Data para além da comemoração, o 19 de abril remete à reflexão e às ações que se fazem necessárias para a permanente valorização dos povos indígenas. E quando o assunto é educação indígena, o Governo de Alagoas, por meio da Secretaria de Estado da Educação (Seduc), vem dispensando especial atenção às comunidades locais, graças à série de investimentos em infraestrutura, à contratação de profissionais indígenas capacitados e, principalmente, à garantia de uma educação de qualidade.

Atualmente, a rede estadual de ensino conta com 17 escolas indígenas, que estão distribuídas em cinco Gerências Especiais de Educação (GEE). Na 3ª GEE, são seis escolas que servem ao povo Xukuru-Kariri. Pela 5ª GEE, três unidades contemplam os povos Aconã, em Traipu, Karapotó, em São Sebastião, e Tingui-Botó, em Feira Grande. Já na região Sul do estado, que está sob a responsabilidade da 9ª GEE, a Escola Francisco Queiroz Suíra, em Porto Real do Colégio, atende ao povo Kariri-Xocó.

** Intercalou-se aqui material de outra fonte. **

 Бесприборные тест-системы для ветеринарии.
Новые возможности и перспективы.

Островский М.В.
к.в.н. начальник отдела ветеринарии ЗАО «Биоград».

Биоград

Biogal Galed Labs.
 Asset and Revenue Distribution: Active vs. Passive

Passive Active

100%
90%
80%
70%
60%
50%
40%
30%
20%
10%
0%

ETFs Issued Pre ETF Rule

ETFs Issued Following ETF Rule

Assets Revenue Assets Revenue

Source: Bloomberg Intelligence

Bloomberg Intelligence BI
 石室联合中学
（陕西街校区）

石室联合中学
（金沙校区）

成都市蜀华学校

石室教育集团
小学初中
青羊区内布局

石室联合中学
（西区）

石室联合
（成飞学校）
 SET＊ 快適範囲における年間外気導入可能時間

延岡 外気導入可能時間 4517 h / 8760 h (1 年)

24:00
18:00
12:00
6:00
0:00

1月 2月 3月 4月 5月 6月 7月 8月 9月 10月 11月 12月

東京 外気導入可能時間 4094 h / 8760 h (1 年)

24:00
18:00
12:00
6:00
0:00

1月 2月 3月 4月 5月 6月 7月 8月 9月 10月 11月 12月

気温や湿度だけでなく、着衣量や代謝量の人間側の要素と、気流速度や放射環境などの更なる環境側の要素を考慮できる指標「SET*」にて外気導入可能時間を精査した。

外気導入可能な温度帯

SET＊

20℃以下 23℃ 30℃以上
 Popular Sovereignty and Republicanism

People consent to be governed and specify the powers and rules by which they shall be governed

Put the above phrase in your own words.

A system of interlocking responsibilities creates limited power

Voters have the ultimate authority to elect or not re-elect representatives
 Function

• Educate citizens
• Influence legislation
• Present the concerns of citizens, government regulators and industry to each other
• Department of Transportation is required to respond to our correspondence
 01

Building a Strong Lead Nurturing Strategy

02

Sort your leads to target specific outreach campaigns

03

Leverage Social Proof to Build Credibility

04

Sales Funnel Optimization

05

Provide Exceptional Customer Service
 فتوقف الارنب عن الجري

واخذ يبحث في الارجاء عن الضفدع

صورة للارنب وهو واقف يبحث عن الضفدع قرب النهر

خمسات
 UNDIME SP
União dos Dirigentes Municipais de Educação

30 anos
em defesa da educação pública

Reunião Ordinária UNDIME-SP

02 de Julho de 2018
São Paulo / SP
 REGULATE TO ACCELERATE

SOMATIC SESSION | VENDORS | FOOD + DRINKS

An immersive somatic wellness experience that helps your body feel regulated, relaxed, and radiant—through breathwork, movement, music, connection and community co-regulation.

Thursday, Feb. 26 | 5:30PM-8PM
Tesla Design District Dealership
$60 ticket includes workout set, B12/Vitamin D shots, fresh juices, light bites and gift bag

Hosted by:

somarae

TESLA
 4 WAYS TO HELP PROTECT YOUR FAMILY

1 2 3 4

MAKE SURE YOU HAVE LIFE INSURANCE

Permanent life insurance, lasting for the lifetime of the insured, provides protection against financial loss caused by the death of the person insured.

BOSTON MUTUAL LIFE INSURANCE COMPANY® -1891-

No Sertão alagoano, por sua vez, são três as escolas à disposição dos povos Koiupanká, em Inhapi, e Jiripankó, Katokinn e Karuazu – estas localizadas na cidade de Pariconha. Por fim, na 12ª GEE, as escolas José Manoel de Souza, José Máximo de Oliveira, Manoel Honório da Silva e Profª. Marlene Marques Dos Santos, em Joaquim Gomes, atendem o povo Wassu Cocal.
“O Governo de Alagoas trabalha para ofertar uma educação de qualidade, desenvolvendo uma série de programas, ações e iniciativas voltadas aos povos indígenas. Investimos em melhorias estruturais, mas também fortalecemos a parte pedagógica. Prova disso é que lançamos, recentemente, um processo seletivo que também contemplou a contratação de professores indígenas. Some-se a isso a criação da Gerência de Educação Escolar Indígena, o que também representa uma conquista importante no sentido de valorizarmos cada vez mais a cultura indígena e o respeito à diversidade étnica no ambiente escolar”, destaca a secretária de Estado da Educação, Roseane Vasconcelos.
Obras
E os investimentos em infraestrutura também contemplam a educação indígena. Somente no ano passado, o Governo de Alagoas anunciou o aporte de R$ 15,6 milhões na construção de quatro novas escolas, que serão entregues nas cidades de Traipu, Pariconha, São Sebastião e Água Branca. Cada unidade terá seis salas de aula, contando, ainda, com quadras poliesportivas.
Além disso, outras dez escolas indígenas serão contempladas com diversas melhorias, perfazendo um investimento de R$ 10,2 milhões. As escolas Francisco Queiroz Suíra (Porto Real do Colégio) e Balbino Ferreira (Palmeira dos Índios), por sua vez, já tiveram as obras de reforma concluídas.
Ensino
E após concurso público realizado em 2021, o Governo de Alagoas já promoveu outros dois processos seletivos, ambos em fase de homologação, voltados à educação indígena: o primeiro, em dezembro do ano passado, com 328 vagas – sendo 270 para professor e 58 para profissionais de apoio (antigo auxiliar de sala); e o segundo, realizado este ano, com 169 vagas para agente educacional, sendo 42 para a área de alimentação e 127 para as áreas de manutenção e infraestrutura.